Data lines
## Start

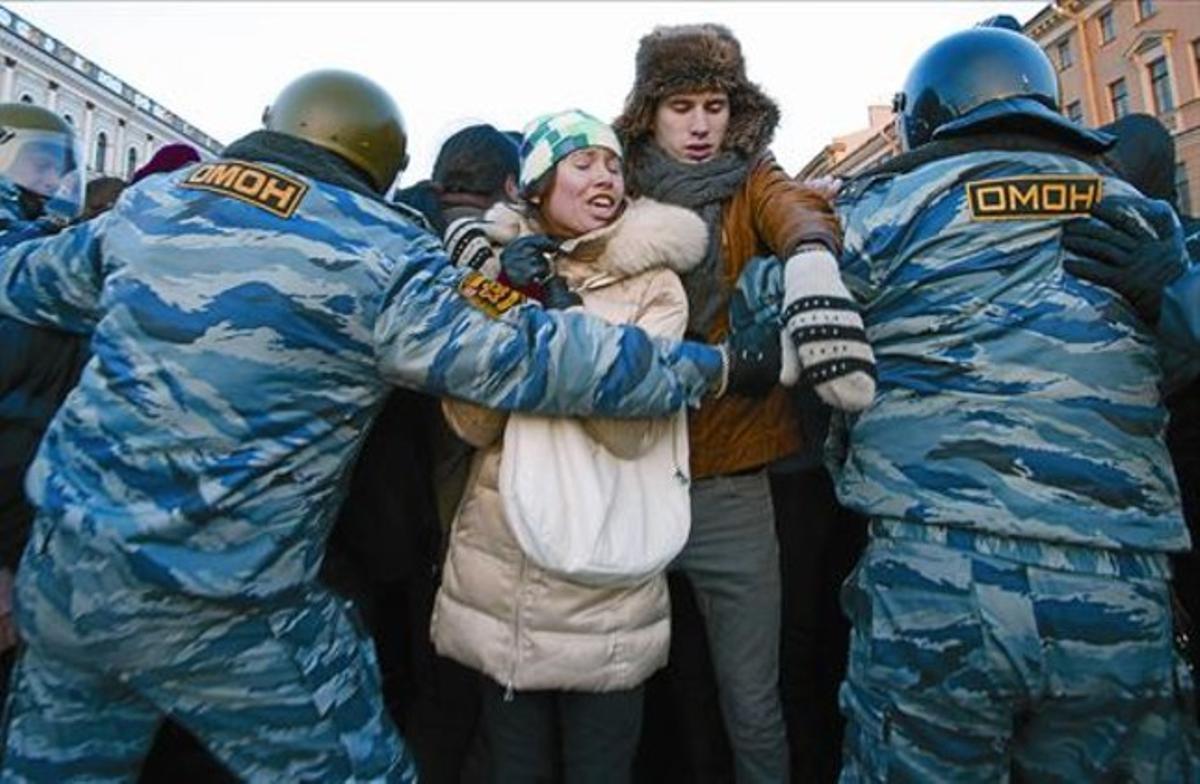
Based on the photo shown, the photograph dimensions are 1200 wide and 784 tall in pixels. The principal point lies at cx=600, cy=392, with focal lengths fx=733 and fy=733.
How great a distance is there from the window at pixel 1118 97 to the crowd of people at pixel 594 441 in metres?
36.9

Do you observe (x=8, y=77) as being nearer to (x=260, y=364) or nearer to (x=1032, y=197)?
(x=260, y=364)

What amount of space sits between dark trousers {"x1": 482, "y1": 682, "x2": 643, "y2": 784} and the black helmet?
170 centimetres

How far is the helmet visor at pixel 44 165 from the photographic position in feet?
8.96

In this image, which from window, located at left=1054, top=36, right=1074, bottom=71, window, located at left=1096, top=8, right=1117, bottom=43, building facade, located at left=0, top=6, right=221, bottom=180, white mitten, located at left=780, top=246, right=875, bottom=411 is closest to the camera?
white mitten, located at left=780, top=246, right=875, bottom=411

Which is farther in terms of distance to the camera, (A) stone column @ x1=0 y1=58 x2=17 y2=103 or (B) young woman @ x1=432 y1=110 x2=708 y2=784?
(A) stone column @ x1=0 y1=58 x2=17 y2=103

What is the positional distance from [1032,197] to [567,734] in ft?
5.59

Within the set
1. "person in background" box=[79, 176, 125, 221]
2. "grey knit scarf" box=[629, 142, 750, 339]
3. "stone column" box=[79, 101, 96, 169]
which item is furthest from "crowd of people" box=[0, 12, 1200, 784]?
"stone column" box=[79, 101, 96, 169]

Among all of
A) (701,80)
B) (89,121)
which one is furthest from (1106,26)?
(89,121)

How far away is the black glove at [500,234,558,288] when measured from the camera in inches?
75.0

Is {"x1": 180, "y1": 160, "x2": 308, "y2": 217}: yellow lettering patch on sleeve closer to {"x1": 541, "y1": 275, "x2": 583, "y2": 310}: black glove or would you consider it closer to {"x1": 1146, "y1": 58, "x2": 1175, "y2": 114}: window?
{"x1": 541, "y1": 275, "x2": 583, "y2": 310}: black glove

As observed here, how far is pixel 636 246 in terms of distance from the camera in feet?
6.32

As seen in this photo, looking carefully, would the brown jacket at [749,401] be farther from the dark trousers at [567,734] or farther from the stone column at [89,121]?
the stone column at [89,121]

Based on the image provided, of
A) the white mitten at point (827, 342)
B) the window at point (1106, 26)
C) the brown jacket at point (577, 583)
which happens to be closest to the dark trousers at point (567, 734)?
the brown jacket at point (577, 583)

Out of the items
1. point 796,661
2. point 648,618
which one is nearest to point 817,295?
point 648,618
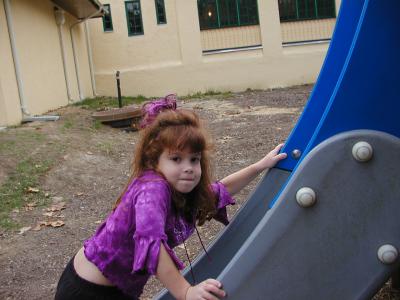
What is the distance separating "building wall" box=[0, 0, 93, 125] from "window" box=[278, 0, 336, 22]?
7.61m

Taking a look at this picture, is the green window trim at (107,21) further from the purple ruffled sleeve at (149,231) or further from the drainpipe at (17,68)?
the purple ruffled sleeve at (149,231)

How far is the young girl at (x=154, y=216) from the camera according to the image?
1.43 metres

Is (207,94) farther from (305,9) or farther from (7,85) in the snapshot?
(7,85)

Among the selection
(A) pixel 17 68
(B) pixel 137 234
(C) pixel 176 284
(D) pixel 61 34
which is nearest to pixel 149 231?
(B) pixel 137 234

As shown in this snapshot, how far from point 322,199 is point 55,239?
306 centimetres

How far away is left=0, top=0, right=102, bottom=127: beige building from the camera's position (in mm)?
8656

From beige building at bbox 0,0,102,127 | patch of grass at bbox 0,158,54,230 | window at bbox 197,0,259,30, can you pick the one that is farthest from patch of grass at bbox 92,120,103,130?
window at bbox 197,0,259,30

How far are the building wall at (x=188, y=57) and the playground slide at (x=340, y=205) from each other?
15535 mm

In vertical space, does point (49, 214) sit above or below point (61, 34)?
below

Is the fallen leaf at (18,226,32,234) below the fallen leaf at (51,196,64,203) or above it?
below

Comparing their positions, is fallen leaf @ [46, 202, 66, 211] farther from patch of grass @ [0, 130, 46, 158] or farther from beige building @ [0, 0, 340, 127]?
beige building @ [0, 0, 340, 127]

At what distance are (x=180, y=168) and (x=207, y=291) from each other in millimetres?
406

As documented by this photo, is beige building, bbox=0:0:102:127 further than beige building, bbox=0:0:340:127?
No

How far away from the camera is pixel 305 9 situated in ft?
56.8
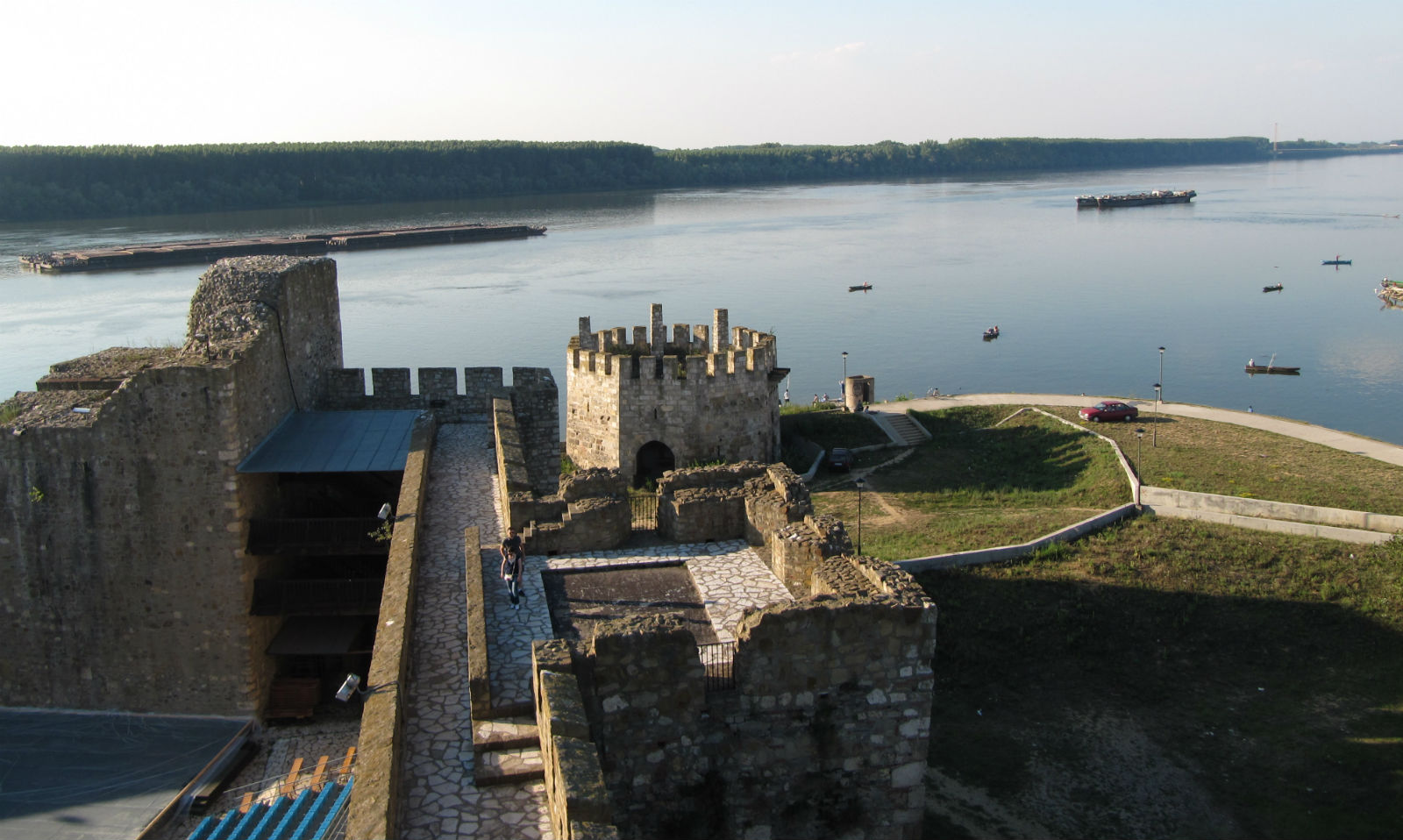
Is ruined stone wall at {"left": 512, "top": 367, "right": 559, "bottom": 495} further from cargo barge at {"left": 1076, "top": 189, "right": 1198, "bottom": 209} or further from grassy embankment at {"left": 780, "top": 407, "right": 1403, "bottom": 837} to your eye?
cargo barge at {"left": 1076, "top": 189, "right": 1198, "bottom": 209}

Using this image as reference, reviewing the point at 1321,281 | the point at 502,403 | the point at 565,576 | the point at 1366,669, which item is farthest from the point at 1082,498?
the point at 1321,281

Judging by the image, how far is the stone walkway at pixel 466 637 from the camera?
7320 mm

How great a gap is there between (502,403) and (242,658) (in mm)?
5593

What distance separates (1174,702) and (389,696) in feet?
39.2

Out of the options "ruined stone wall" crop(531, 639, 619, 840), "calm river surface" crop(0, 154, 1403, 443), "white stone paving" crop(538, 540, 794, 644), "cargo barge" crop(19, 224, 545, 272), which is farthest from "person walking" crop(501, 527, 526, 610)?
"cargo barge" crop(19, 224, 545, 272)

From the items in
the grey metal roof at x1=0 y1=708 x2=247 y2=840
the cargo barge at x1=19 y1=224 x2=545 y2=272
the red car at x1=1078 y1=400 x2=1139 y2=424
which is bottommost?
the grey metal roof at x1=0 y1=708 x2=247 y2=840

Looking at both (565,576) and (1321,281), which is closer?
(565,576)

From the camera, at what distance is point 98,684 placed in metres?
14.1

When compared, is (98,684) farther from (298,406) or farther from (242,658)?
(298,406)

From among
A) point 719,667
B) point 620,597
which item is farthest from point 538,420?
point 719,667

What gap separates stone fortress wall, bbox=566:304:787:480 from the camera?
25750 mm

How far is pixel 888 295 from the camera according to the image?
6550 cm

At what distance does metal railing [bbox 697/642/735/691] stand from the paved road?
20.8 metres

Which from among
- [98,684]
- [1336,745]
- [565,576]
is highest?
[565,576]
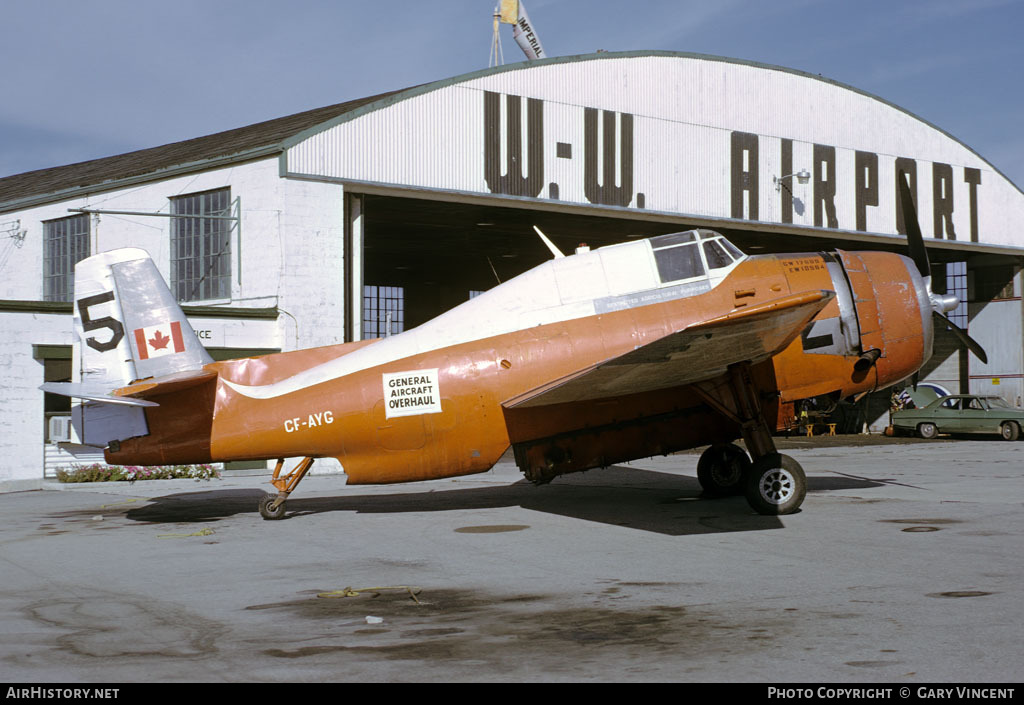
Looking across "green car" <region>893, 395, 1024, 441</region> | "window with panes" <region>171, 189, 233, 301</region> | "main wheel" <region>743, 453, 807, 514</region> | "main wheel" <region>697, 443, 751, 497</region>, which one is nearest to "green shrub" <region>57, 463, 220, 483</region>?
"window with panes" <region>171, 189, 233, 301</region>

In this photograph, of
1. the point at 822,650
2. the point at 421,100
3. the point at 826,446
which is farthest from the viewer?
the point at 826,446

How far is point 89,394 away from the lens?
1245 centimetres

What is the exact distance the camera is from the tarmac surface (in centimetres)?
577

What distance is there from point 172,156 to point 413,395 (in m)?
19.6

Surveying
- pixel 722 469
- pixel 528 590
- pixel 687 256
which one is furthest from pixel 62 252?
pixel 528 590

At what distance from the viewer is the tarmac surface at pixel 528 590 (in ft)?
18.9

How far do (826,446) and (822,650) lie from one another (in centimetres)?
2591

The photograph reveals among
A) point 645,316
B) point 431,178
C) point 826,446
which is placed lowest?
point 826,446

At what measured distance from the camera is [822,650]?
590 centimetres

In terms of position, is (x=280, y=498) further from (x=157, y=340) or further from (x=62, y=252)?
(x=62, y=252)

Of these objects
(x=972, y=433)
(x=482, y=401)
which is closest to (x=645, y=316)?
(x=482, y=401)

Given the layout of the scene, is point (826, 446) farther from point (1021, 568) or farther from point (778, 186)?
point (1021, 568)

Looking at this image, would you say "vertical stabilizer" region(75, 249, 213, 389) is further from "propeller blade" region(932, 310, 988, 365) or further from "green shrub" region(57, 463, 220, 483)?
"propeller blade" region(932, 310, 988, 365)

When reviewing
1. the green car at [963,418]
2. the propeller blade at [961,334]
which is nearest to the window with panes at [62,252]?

## End

## GIVEN REQUEST
Starting at the line that contains "Looking at this" and ending with the last line of the listing, give those lines as a numbered list, leaving out any blank lines.

## OUTPUT FOR THIS EXERCISE
1. Looking at this image, would you say "vertical stabilizer" region(75, 249, 213, 389) is further from "propeller blade" region(932, 310, 988, 365) or further from "green shrub" region(57, 463, 220, 483)?
2. "propeller blade" region(932, 310, 988, 365)
3. When reviewing
4. 1. the green car at [963,418]
5. 2. the propeller blade at [961,334]
6. which is nearest to the window with panes at [62,252]?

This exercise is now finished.